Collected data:
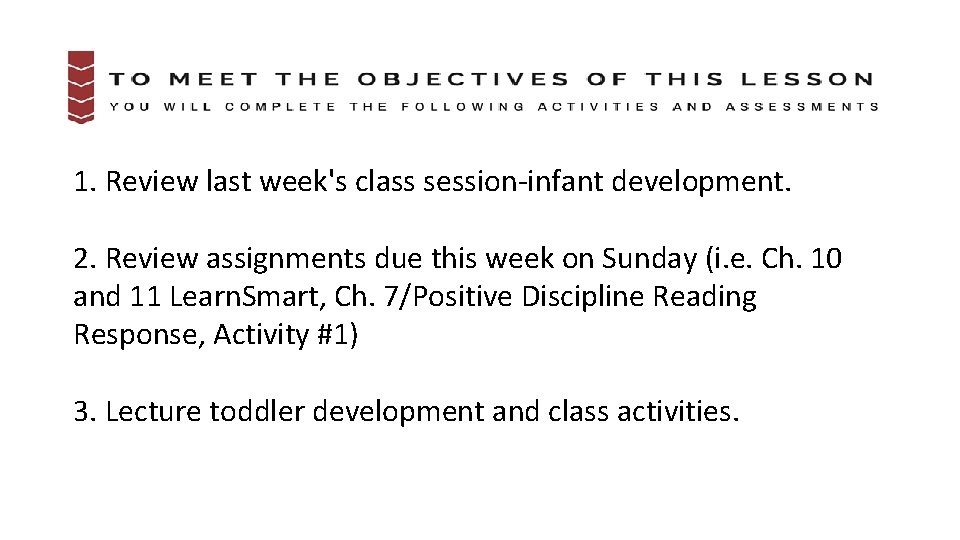 TO MEET THE OBJECTIVES OF THIS LESSON
YOU WILL COMPLETE THE FOLLOWING ACTIVITIES AND ASSESSMENTS

1. Review last week's class session-infant development.

2. Review assignments due this week on Sunday (i.e. Ch. 10 and 11 LearnSmart, Ch. 7/Positive Discipline Reading Response, Activity #1)

3. Lecture toddler development and class activities.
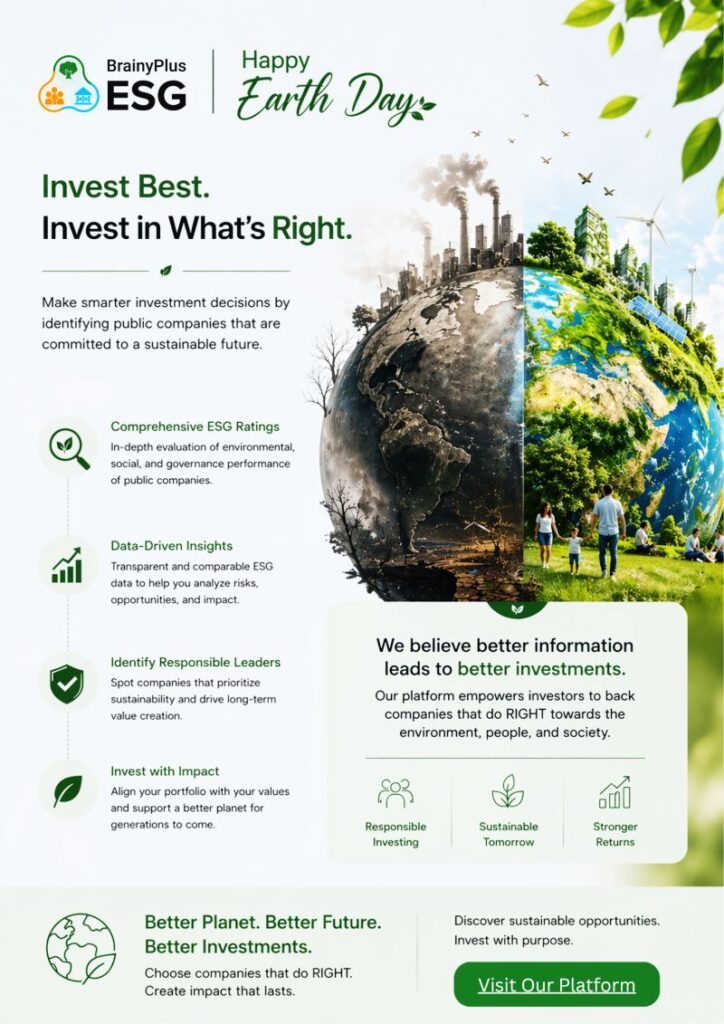 BrainyPlus ESG

Happy Earth Day

Invest Best.
Invest in What's Right.

Make smarter investment decisions by identifying public companies that are committed to a sustainable future.

Comprehensive ESG Ratings
In-depth evaluation of environmental, social, and governance performance of public companies.

Data-Driven Insights
Transparent and comparable ESG data to help you analyze risks, opportunities, and impact.

Identify Responsible Leaders
Spot companies that prioritize sustainability and drive long-term value creation.

Invest with Impact
Align your portfolio with your values and support a better planet for generations to come.

We believe better information leads to better investments.

Our platform empowers investors to back companies that do RIGHT towards the environment, people, and society.

Responsible Investing

Sustainable Tomorrow

Stronger Returns

Better Planet. Better Future. Better Investments.

Choose companies that do RIGHT. Create impact that lasts.

Discover sustainable opportunities. Invest with purpose.

Visit Our Platform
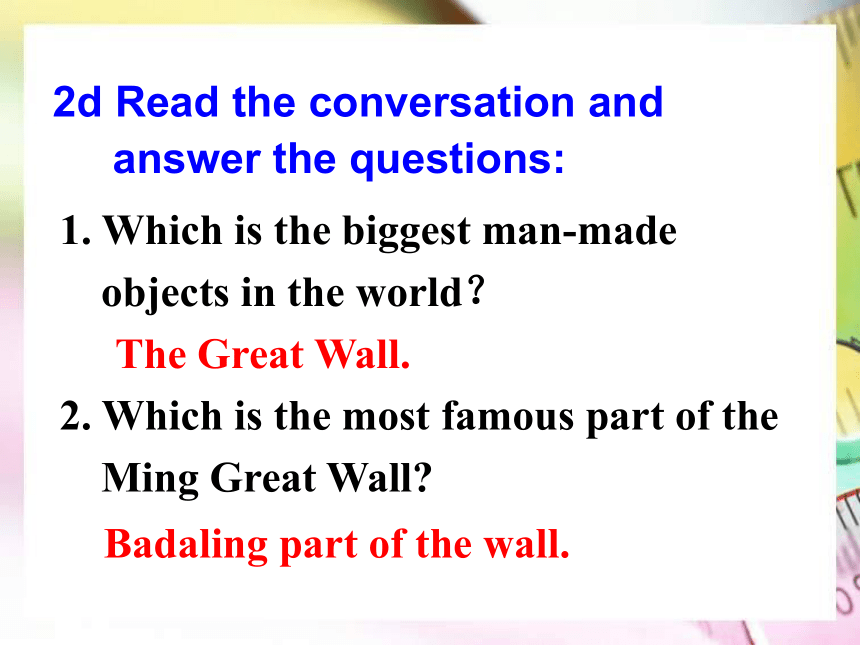 2d Read the conversation and answer the questions:

1. Which is the biggest man-made objects in the world？

The Great Wall.

2. Which is the most famous part of the Ming Great Wall?

Badaling part of the wall.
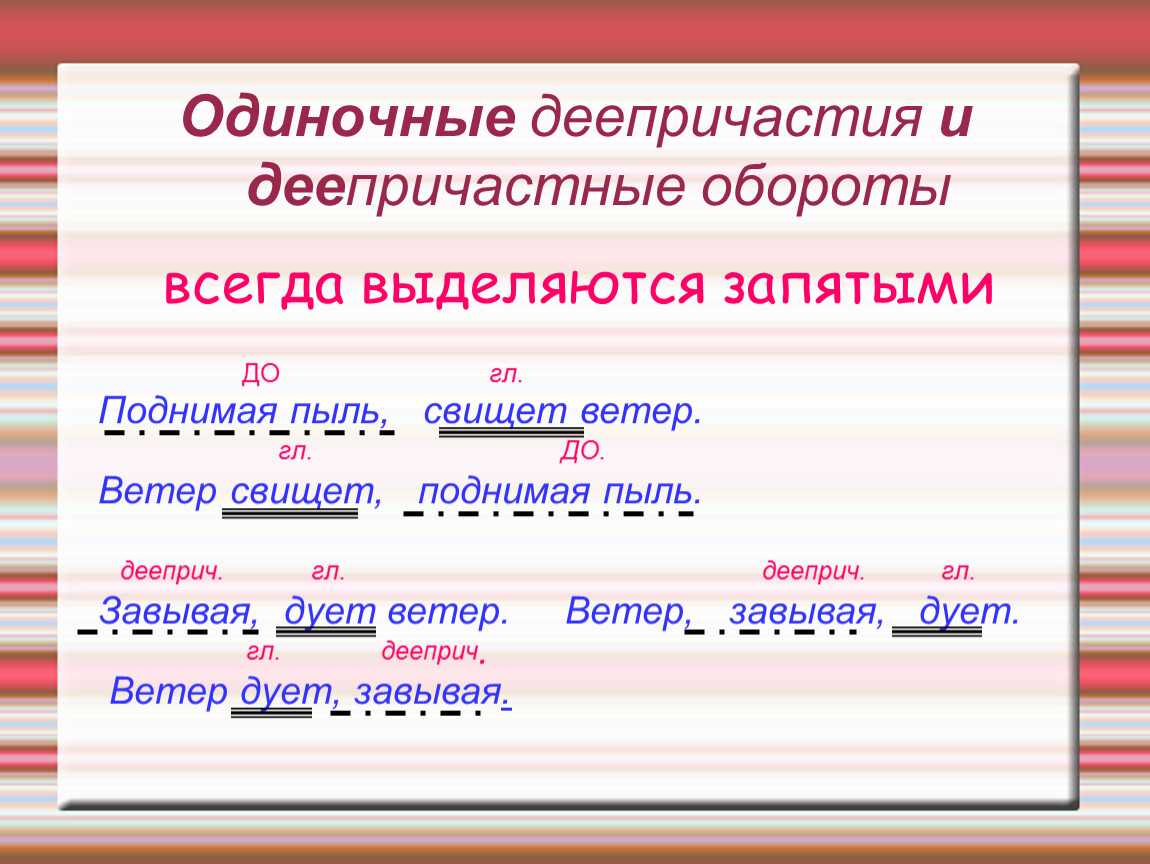 Одиночные деепричастия и деепричастные обороты

всегда выделяются запятыми

ДО гл.
Поднимая пыль, свищет ветер.

гл. ДО.
Ветер свищет, поднимая пыль.

дееприч. гл.
Завывая, дует ветер.

дееприч. гл.
Ветер, завывая, дует.

гл. дееприч.
Ветер дует, завывая.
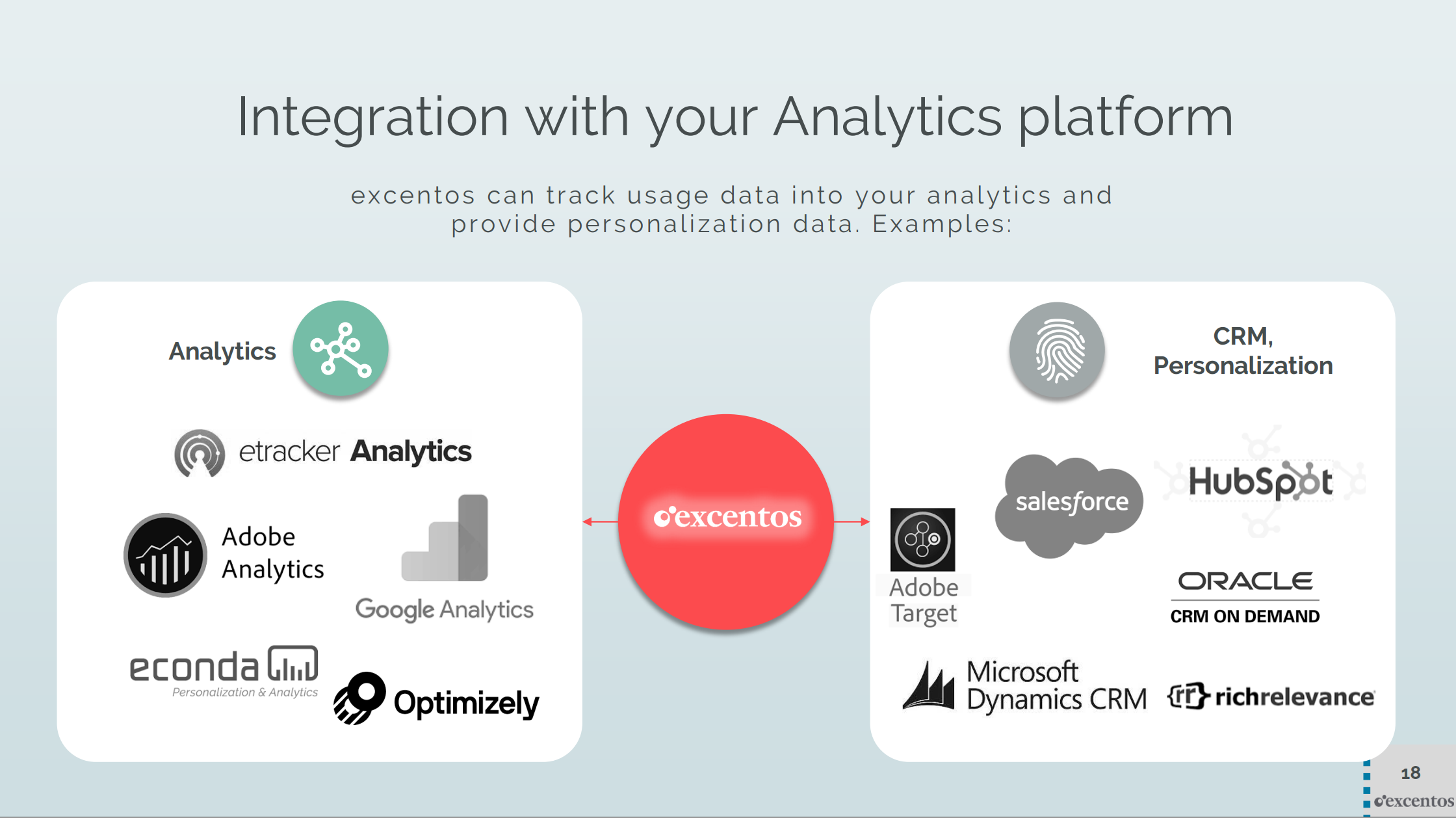 Integration with your Analytics platform

excentos can track usage data into your analytics and provide personalization data. Examples:

Analytics

etracker Analytics

Adobe Analytics

Google Analytics

econda
Personalization & Analytics

Optimizely

excentos

CRM, Personalization

salesforce

HubSpot

Adobe Target

ORACLE
CRM ON DEMAND

Microsoft Dynamics CRM

rr richrelevance

18
excentos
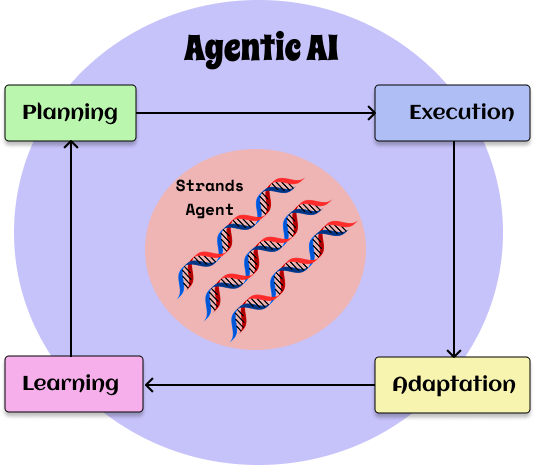 Agentic AI

Planning

Execution

Strands
Agent

Learning

Adaptation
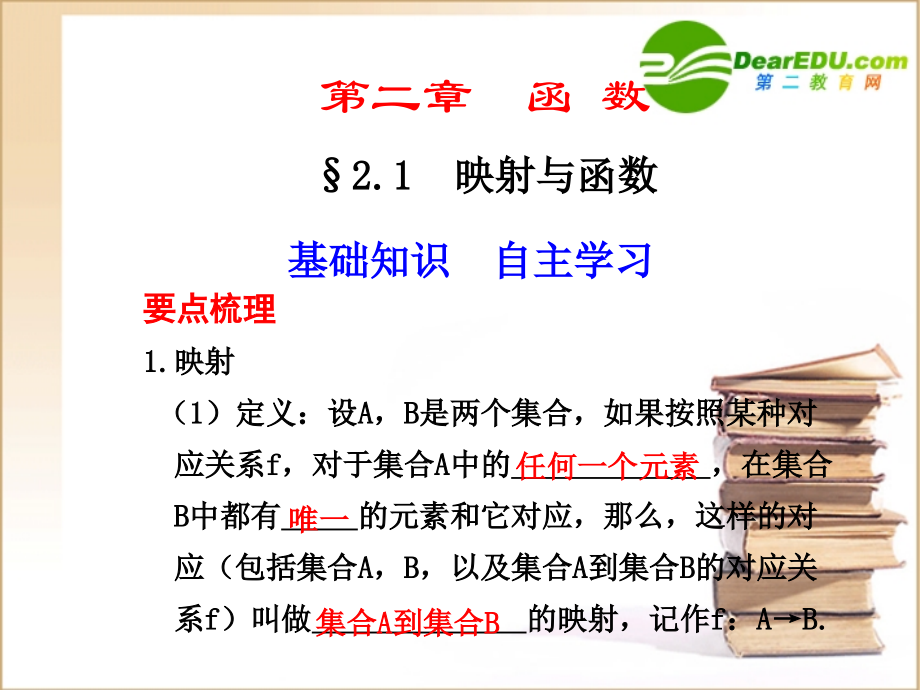 DearEDU.com
第二教育网

第二章　函　数

§2.1　映射与函数

基础知识　自主学习

要点梳理

1.映射

（1）定义：设A，B是两个集合，如果按照某种对应关系f，对于集合A中的任何一个元素，在集合B中都有唯一的元素和它对应，那么，这样的对应（包括集合A，B，以及集合A到集合B的对应关系f）叫做集合A到集合B的映射，记作f：A→B.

-- WORK REQUIRED --
If an entry contains an image, print the rest of that entry exactly and leave the image out.

-- TASK RESULT --
 TO MEET THE OBJECTIVES OF THIS LESSON
YOU WILL COMPLETE THE FOLLOWING ACTIVITIES AND ASSESSMENTS

1. Review last week's class session-infant development.

2. Review assignments due this week on Sunday (i.e. Ch. 10 and 11 LearnSmart, Ch. 7/Positive Discipline Reading Response, Activity #1)

3. Lecture toddler development and class activities.
 BrainyPlus ESG

Happy Earth Day

Invest Best.
Invest in What's Right.

Make smarter investment decisions by identifying public companies that are committed to a sustainable future.

Comprehensive ESG Ratings
In-depth evaluation of environmental, social, and governance performance of public companies.

Data-Driven Insights
Transparent and comparable ESG data to help you analyze risks, opportunities, and impact.

Identify Responsible Leaders
Spot companies that prioritize sustainability and drive long-term value creation.

Invest with Impact
Align your portfolio with your values and support a better planet for generations to come.

We believe better information leads to better investments.

Our platform empowers investors to back companies that do RIGHT towards the environment, people, and society.

Responsible Investing

Sustainable Tomorrow

Stronger Returns

Better Planet. Better Future. Better Investments.

Choose companies that do RIGHT. Create impact that lasts.

Discover sustainable opportunities. Invest with purpose.

Visit Our Platform
 2d Read the conversation and answer the questions:

1. Which is the biggest man-made objects in the world？

The Great Wall.

2. Which is the most famous part of the Ming Great Wall?

Badaling part of the wall.
 Одиночные деепричастия и деепричастные обороты

всегда выделяются запятыми

ДО гл.
Поднимая пыль, свищет ветер.

гл. ДО.
Ветер свищет, поднимая пыль.

дееприч. гл.
Завывая, дует ветер.

дееприч. гл.
Ветер, завывая, дует.

гл. дееприч.
Ветер дует, завывая.
 Integration with your Analytics platform

excentos can track usage data into your analytics and provide personalization data. Examples:

Analytics

etracker Analytics

Adobe Analytics

Google Analytics

econda
Personalization & Analytics

Optimizely

excentos

CRM, Personalization

salesforce

HubSpot

Adobe Target

ORACLE
CRM ON DEMAND

Microsoft Dynamics CRM

rr richrelevance

18
excentos
 Agentic AI

Planning

Execution

Strands
Agent

Learning

Adaptation
 DearEDU.com
第二教育网

第二章　函　数

§2.1　映射与函数

基础知识　自主学习

要点梳理

1.映射

（1）定义：设A，B是两个集合，如果按照某种对应关系f，对于集合A中的任何一个元素，在集合B中都有唯一的元素和它对应，那么，这样的对应（包括集合A，B，以及集合A到集合B的对应关系f）叫做集合A到集合B的映射，记作f：A→B.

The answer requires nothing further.